(STATED GOAL)
Can you sum up the news roundup below in three sentences?

Google Removes Racist MARTA Joke From Search Inquiries

Ask any long-time Atlanta resident what MARTA stands for, you'll get a look. Then some jokes maybe, before the answer is stumbled upon: Metropolitan Atlanta Rapid Transit Authority.

But the joke for years has been: Moving Africans Rapidly Through Atlanta. Hardy-har. Funny only to mask the sentiment behind the quip, because getting reliable public transportation for African Americans in Atlanta has been a thing for years, ever since MARTA's inception in 1965.

Recently, Google had the condescending moniker in the top block after a person searched "what does MARTA stand for." AJC reported on this, and took credit for the removal of said moniker. It is no longer on Google's site.

Race/racism is a thing in the city, not because of some derogatory names, but through its manifestations in the realm of economics (livelihood), politics, labor and so many other areas of culture. Removing this from the Google search engine can mask racist notions, but for a city teeming with black folks who still don't have reliable access to large areas of the city, this situation is a disgrace.

Jokes are jokes, but the enduring ones are the ones that are truest. With no regional financial support and an estimated 80 percent non-white ridership, it seems the joke will live on a few days/weeks/years longer.



City Hall Still Befuddled By Cyber Attack

Currently, Atlanta courts are closed, residents can't pay traffic tickets and water bills online and customers can't use Wi-Fi at the airport. All because of a strange cyber "hostage situation" affecting the city.

Mayor Keisha Lance Bottoms, who faces her first spontaneous emergency in the top seat, says public safety services are not affected, but that city employees should check their bank accounts regularly.

The city will only get control back if it pays a ransom of $51,000 in Bitcoin to the attackers. Bottoms said the city is weighing its options, and that "everything is up for discussion."

This incident highlights a gap in the digital defenses of Atlanta, and while the scenario continues to play out, gives a city with other challenges to face another issue to confront and create sustainable solutions for.

The New York Times chimed in with a good breakdown of the situation. Here is another, more nuts and bolts read about Atlanta's response to the attack.

Of course, the crew dived into this in Episode 6 (36 minute mark).



NCAA Prez Wants One-And-Done Rule Gone

NCAA president Mark Emmert is applying pressure on the NBA. He doesn't want the one-and-done rule around anymore.

"We all know that there are young men who would love to go right into professional basketball, and there’s not really a viable opportunity for them to do that. There should be,” Emmert said in an interview with the AJC. “They should have choice. They should have the opportunity to say, ‘You know, I really don’t want to go to college if I can go right into professional ball.’ 

“Of course, that requires the NBA to change their rules, not us.” 

The Atlanta Formula rapped about this on recently, on Episode 6 (19:00 mark).

(RECORD EXCERPTS)
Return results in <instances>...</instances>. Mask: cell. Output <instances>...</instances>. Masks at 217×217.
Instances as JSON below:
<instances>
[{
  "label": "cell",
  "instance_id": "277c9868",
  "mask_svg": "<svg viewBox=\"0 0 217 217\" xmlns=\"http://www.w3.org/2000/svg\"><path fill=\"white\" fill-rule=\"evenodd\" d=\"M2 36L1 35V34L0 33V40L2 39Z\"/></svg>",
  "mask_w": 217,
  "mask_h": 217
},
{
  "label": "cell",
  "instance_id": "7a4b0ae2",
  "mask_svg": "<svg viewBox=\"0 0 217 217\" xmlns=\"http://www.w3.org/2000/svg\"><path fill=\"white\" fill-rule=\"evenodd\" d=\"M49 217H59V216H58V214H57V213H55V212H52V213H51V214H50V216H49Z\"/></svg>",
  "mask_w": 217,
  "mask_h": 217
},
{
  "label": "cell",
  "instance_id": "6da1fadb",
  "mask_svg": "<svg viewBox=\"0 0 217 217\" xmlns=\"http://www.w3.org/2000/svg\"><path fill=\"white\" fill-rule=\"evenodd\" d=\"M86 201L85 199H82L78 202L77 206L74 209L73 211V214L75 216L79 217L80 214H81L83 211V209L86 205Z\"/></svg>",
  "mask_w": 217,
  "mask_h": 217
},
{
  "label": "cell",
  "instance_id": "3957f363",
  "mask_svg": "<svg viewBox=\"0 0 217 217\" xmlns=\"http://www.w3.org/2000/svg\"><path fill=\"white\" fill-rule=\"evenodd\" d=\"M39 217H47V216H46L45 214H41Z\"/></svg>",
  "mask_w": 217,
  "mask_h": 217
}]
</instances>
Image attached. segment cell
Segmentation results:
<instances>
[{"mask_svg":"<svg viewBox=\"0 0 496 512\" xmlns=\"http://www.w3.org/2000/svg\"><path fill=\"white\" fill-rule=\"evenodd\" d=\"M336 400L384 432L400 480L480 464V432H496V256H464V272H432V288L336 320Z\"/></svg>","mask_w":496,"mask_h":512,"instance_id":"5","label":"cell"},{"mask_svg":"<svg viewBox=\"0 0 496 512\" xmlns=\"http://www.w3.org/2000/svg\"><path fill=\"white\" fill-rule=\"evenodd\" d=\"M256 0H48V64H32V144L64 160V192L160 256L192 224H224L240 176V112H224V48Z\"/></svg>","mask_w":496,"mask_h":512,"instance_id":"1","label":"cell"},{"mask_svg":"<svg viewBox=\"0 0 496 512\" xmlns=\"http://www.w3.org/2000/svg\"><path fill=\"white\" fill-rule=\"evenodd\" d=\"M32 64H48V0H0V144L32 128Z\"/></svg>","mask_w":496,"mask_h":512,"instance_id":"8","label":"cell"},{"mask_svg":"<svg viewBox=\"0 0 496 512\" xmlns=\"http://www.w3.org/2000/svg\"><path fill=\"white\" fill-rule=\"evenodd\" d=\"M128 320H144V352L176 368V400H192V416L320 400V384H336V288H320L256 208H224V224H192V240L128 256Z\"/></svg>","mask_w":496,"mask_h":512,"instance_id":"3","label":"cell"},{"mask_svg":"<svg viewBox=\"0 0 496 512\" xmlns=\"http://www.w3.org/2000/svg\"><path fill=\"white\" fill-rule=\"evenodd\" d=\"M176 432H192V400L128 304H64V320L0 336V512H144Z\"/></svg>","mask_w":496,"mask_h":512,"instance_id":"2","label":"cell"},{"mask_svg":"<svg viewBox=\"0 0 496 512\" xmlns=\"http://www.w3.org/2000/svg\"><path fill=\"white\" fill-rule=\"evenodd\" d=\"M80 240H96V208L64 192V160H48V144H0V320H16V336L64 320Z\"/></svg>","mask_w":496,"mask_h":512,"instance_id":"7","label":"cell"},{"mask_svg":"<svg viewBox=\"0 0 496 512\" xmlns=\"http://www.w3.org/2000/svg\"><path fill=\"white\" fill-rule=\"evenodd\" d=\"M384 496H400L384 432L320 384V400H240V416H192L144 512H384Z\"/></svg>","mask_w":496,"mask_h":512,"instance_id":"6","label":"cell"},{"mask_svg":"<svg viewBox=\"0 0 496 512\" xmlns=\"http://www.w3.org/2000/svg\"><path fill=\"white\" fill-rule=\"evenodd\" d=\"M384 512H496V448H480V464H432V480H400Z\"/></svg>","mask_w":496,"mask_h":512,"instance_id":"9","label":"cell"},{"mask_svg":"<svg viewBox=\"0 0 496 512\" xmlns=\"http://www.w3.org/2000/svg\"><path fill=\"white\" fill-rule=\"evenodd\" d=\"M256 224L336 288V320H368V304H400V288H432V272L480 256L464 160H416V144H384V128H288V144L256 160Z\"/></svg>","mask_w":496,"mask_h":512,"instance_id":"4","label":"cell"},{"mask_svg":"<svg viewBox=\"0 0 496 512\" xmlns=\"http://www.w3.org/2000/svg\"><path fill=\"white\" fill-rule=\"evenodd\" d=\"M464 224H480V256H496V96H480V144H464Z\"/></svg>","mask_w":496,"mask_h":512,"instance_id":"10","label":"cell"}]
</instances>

(ANSWER TO THIS PROBLEM)
Google removed a racist joke about what MARTA stands for from its search results. The writer ties the joke to Black residents' lack of reliable transit and to the system's mostly non-white ridership. A cyber attack has closed Atlanta's courts and cut off several online city services, and Mayor Keisha Lance Bottoms says the city is weighing whether to pay a $51,000 Bitcoin ransom, while NCAA president Mark Emmert is pressing the NBA to drop its one-and-done rule so young players can go straight to professional basketball.